Scapegoating is still alive and well today in churches.  Whenever things go wrong, some choose to blame everything on the pastor.  Let’s blame him for the decline in attendance and offerings.  Let’s blame him for “not feeding me” spiritually.  Let’s blame him for that time he didn’t make the decision I wanted him to make.  Let’s blame him for everything that’s wrong with the church and everything that’s wrong with my spiritual life.

And then, of course, I won’t have to take any responsibility– nor will any of my friends – for anything that goes wrong.  We can just blame the pastor.

Do you see any parallels to what happened to Jesus in The Gospels?  The Pharisees and Sadducees wanted to get rid of Jesus.  They dispersed their talking points, accusing Jesus of blasphemy and desecrating the temple and sedition against Rome.  In fact, those talking points surfaced the night of Jesus’ arrest and the morning of His trial before Pilate.  No one took any responsibility for what happened to Jesus – not Pilate, not the religious leaders, and not the mob that called for Jesus’ execution.  Jesus was scapegoated for everything even though He hadn’t done anything wrong – especially anything worthy of death.  But when some people saw Jesus on the cross, they assumed that He had committed capital crimes because otherwise why would He be up there?  They didn’t know the back story – that humanly speaking, Jesus had been framed on trumped-up charges.
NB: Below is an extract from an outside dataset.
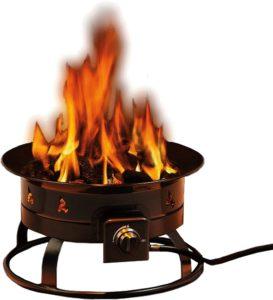 best propane fire pit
Unlike Jesus, pastors mess up, and sometimes mess up badly.  I’ve made my share of mistakes in ministry, and sometimes those errors haunt me long after I thought they’d disappeared from my mind.  But as important as pastors are – Paul calls them gifts from the risen Christ to His churches in Ephesians 4:11 – they should never be blamed for everything that goes wrong in a congregation or in a believer’s life.  We need to take responsibility for our part when things go wrong as well.

Because when pastors are unfairly scapegoated, Jesus is wounded again.